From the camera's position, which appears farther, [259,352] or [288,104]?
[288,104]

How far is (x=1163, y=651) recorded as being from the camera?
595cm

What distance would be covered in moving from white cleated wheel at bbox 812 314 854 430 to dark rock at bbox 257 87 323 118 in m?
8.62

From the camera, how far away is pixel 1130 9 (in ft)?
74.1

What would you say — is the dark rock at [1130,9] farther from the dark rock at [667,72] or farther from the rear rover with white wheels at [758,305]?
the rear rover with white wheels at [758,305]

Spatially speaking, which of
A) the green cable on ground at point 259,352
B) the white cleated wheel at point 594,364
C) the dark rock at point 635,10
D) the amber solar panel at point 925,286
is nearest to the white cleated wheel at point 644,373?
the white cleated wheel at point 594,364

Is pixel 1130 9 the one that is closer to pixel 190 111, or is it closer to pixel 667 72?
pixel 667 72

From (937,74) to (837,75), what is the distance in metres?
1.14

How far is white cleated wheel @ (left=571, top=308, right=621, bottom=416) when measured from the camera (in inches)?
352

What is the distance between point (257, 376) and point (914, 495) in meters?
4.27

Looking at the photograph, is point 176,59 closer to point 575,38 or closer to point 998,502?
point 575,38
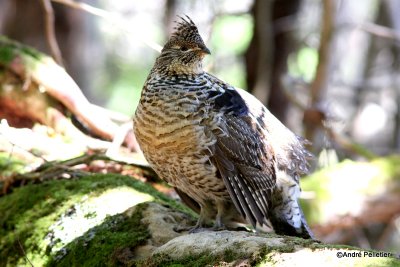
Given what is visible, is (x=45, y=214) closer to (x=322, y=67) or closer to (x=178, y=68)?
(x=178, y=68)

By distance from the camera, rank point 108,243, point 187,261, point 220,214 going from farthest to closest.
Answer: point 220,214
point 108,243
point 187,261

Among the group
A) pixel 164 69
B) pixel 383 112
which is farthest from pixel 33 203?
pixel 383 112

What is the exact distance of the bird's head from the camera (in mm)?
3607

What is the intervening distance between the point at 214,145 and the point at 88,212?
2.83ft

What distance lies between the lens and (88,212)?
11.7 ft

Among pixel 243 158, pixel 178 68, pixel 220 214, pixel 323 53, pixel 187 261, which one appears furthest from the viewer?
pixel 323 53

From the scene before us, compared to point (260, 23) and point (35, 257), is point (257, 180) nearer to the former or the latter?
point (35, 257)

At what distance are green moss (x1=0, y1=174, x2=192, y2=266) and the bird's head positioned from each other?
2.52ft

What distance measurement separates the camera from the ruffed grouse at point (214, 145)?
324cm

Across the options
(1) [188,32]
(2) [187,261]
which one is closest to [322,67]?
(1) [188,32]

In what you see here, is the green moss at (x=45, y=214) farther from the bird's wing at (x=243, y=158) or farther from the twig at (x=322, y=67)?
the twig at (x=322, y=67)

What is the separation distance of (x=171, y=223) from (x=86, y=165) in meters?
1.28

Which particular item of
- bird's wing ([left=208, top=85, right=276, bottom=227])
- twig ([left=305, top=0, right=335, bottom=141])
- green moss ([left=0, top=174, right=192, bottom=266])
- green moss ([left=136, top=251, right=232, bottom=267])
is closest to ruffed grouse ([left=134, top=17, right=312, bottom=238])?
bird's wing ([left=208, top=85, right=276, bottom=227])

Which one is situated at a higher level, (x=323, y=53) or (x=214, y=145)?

| Problem to work on |
Revise the listing from the line containing "Which particular item of" through the end of the listing, replacing "twig" with "branch" and leaving everything else unchanged. Return only those lines.

| Task answer |
Which particular item of
- bird's wing ([left=208, top=85, right=276, bottom=227])
- branch ([left=305, top=0, right=335, bottom=141])
- green moss ([left=0, top=174, right=192, bottom=266])
- green moss ([left=136, top=251, right=232, bottom=267])
is closest to ruffed grouse ([left=134, top=17, right=312, bottom=238])?
bird's wing ([left=208, top=85, right=276, bottom=227])

Which one is situated at a higher level, (x=323, y=53) or (x=214, y=145)?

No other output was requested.